══ Recorded data
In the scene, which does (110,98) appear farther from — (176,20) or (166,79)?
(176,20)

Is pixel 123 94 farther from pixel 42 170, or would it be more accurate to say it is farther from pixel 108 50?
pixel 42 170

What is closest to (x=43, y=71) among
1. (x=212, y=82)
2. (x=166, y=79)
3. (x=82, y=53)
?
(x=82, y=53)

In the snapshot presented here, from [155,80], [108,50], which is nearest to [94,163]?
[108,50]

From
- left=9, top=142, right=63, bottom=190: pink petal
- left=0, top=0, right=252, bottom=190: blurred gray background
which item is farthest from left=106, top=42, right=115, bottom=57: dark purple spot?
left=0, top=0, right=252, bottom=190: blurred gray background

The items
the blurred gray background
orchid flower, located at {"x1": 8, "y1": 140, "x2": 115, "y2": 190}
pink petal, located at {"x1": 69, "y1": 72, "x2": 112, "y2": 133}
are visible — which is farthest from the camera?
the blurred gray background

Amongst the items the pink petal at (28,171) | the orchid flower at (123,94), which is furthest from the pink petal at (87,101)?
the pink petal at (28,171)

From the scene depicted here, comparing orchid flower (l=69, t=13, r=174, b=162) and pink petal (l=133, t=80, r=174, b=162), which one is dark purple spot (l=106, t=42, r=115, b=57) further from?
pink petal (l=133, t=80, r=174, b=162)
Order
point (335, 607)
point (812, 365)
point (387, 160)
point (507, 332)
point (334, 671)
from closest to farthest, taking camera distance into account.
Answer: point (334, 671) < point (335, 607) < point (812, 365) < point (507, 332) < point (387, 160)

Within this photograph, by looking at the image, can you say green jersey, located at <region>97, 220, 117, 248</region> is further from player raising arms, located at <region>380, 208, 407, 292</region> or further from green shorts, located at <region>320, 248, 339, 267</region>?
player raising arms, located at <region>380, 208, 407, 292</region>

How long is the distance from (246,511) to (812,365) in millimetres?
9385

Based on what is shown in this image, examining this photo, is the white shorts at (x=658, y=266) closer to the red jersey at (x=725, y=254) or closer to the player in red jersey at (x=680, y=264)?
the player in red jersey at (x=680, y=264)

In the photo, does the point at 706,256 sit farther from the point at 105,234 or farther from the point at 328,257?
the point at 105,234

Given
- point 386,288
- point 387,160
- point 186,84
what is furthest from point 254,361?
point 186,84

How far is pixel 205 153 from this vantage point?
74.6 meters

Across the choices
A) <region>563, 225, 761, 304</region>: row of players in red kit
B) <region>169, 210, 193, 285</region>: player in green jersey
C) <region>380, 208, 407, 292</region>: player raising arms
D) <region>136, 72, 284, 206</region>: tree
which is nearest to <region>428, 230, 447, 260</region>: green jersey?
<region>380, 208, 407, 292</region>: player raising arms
════
Task statement: Quote, without any change, each line from the one that contains "Based on what" through the end of the material.

Output of the exercise:
Based on what is shown in this image, examining this photo, is the white shorts at (x=658, y=266) closer to the red jersey at (x=725, y=254) or closer to the player in red jersey at (x=680, y=264)?
the player in red jersey at (x=680, y=264)

In the photo, does the point at 706,256 sit farther from the point at 105,234 or farther from the point at 328,257?
the point at 105,234

Given
- point 386,288
- point 387,160
- point 186,84
what is furthest from point 254,361?
point 186,84

How far is pixel 205 153 from this vantage point?
74.6 meters

Across the choices
A) <region>563, 225, 761, 304</region>: row of players in red kit
B) <region>169, 210, 193, 285</region>: player in green jersey
C) <region>380, 208, 407, 292</region>: player raising arms
D) <region>136, 72, 284, 206</region>: tree
which is nearest to <region>428, 230, 447, 260</region>: green jersey?
<region>380, 208, 407, 292</region>: player raising arms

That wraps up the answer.